I yield to you! You're right I was associating the Hcl/Cl method as poor mans AR. I know I have a lot more to learn just like anyone starting out in this field/hobby. I've finished Hoke through the first time but will probably have another go around at that and Vol I & II. I used the last of my Testing solution and have some more on order, and so I will be doing some more research before moving on. As I said in my other post this is my first refining after many recoverys. Just trying to figure out why the smb is not dropping anything out as of yet. Thanks for the help!


----------



## mls26cwru (Jul 18, 2013)

one thing that I have found that helps me see the minuscule amounts of dropped gold is to take a spoon or knife and GENTLY stir the solution... it doesn't take much but you should see the fine layer of precipitated metal draw into the middle of the beaker. be careful though, too much stirring will unsettle what has precipitated and throw it back into the liquid you are trying to separate it from and you will have to wait for it to settle again.


----------



## steyr223 (Jul 19, 2013)

Hey people how is everyone in the head today?
To the op
You said " this is my first refining after many recovery's ,"

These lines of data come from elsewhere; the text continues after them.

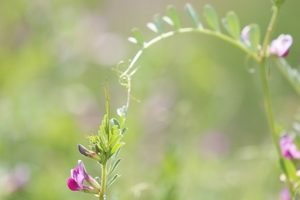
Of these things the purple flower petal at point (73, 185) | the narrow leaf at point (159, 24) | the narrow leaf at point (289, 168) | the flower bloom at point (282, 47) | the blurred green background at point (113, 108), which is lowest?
the purple flower petal at point (73, 185)

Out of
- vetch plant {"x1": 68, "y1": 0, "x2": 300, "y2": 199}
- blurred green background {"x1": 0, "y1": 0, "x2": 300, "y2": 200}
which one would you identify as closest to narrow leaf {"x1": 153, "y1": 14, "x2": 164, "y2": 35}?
vetch plant {"x1": 68, "y1": 0, "x2": 300, "y2": 199}

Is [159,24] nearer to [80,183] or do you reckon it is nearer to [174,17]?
[174,17]

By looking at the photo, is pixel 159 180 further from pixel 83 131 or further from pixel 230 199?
pixel 83 131

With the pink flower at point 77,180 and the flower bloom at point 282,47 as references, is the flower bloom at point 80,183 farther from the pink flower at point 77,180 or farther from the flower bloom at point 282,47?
the flower bloom at point 282,47

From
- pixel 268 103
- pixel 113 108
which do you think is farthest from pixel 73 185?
pixel 113 108

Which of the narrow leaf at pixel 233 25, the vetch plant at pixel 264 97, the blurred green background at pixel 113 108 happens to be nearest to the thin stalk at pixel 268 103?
the vetch plant at pixel 264 97

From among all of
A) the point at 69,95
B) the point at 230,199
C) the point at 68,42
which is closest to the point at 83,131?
the point at 69,95

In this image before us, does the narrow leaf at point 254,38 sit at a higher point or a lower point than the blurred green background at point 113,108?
lower
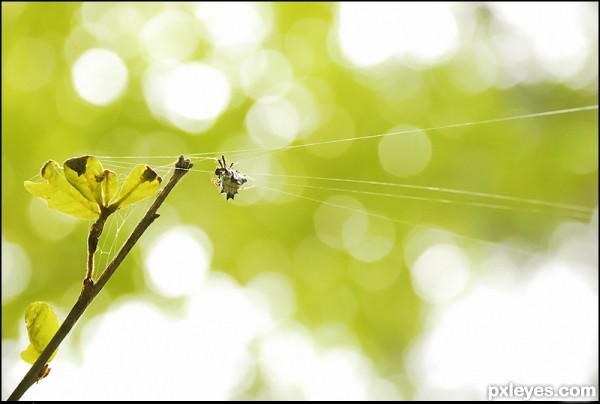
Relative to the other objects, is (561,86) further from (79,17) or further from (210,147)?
(79,17)

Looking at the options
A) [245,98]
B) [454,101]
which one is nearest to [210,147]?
[245,98]

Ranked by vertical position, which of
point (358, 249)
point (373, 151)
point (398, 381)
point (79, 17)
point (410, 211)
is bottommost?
point (398, 381)

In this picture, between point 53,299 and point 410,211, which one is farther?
point 410,211

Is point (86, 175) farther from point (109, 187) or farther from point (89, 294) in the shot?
point (89, 294)

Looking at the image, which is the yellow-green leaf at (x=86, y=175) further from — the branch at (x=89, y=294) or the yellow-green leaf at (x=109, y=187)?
the branch at (x=89, y=294)

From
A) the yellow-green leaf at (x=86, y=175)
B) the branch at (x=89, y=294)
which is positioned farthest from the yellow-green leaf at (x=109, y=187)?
the branch at (x=89, y=294)

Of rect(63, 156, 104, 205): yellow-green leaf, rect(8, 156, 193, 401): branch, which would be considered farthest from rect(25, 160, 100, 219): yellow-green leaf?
rect(8, 156, 193, 401): branch
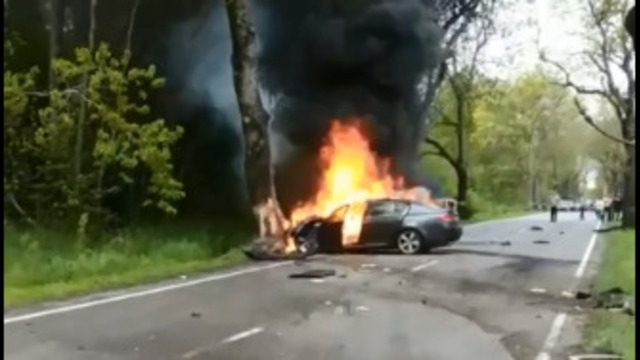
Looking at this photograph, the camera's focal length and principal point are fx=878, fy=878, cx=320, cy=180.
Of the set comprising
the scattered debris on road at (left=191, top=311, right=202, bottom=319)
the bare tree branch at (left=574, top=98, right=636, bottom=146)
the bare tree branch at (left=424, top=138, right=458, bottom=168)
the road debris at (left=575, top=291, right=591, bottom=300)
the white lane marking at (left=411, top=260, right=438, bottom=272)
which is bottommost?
the scattered debris on road at (left=191, top=311, right=202, bottom=319)

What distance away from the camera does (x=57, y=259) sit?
358cm

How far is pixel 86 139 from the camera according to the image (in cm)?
376

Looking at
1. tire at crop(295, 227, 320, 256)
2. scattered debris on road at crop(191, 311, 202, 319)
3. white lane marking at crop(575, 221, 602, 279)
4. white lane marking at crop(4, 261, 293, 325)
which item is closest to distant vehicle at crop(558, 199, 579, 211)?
white lane marking at crop(575, 221, 602, 279)

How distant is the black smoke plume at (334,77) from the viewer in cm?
385

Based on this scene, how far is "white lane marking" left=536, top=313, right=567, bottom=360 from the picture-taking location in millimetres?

Question : did you only try to refine only part of your foils

Like geo said (i think it was geo) foils are very decceiving 
I had a 5 gal bucket when tipped so all the foils (no solution but slightly moist) 
Would gather to one spot ,my entire hand would dissapear to the wrist
This was only 7 grams and like you came from many recovery's

Hope this helps
Steyr223 rob


----------



## Rprepublic (Jul 19, 2013)

Very well could be, but I'm pretty sure there's still gold in solution. My stannuous chloride came in today so I will see here pretty soon. It was four boards 10" x 4'' completely plated on one side and 1/4 on the other, a couple cell phone boards and 1/4 pound of trimmed fingers and maybe a few milligrams came out. I'm thinking a little more than that should come out. Well see.


----------



## steyr223 (Jul 21, 2013)

Depending on if the boards you put in were
Some military or specilized sound testing boards
(Most of the time 98% of the plated boards are only
1 micron)you probaly wont see motr than 1/2 gram of 
Au
Now about the powders after smb can be very deceiving
I have seen a pinch (seemed like 1/4 gram) melt into
2-3 grams and i have seen enough to fill 1/2 tsp melt
Into less than 1 gram
Steyr223 rob


----------